Text provided »
# Breed curiousity (new rescue)



## RobinLeanne (Oct 5, 2020)

Hi!! We just got a new rescue, his name is Milo. He has some interesting markings...wonder of anyone might be able to shed some light on his possible breed!
Thanks so much!!
w


----------



## eldercat (Jul 3, 2015)

Oooh, isn't he a pretty thing!  Stars in your crown for adopting a rescue cat. 

Without papers he's just a cat. I'm no expert but I'll guess he's a dilute tabby. Surely I'll be corrected by more experienced cat keepers.


----------



## RobinLeanne (Oct 5, 2020)

Appreciate your response! He's such a blessing no matter what breed he's as cuddly as they come


----------



## catloverami (Jul 5, 2010)

Somewhat difficult to see his full coat length.....looks like a medium hair _Domesti_c. Is his tail fluffy?. and his britches too? .then possibly longhair. His color and tabby pattern are interesting.....basically silver tabby & white also known as silver classic tabby & white as he has white on chest and paws, and he has the "bull's eye" circle on his side, rather than a "mackeral tabby" which has "tiger" markings. The brownish tinges in the belly and on head shows there's brown tabby colour in his background as well. He sure looks like a sweet love bug! Enjoy!


----------

Data listing »
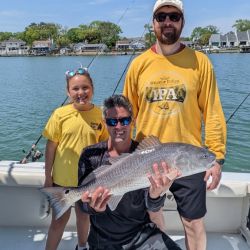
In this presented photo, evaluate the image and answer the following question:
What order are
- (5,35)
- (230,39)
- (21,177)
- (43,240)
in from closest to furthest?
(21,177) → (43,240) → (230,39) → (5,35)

Actions to take »
**1)** In the thread, what does catloverami say Milo has on his side instead of "tiger" markings?
**2)** Update the thread's passage that opens with "Oooh, isn't he" and closes with "experienced cat keepers." by putting "silver tabby" in place of "dilute tabby".
Use only the thread, not the material.

Written answers »
**1)** A "bull's eye" circle.

**2)**
Oooh, isn't he a pretty thing!  Stars in your crown for adopting a rescue cat. 

Without papers he's just a cat. I'm no expert but I'll guess he's a silver tabby. Surely I'll be corrected by more experienced cat keepers.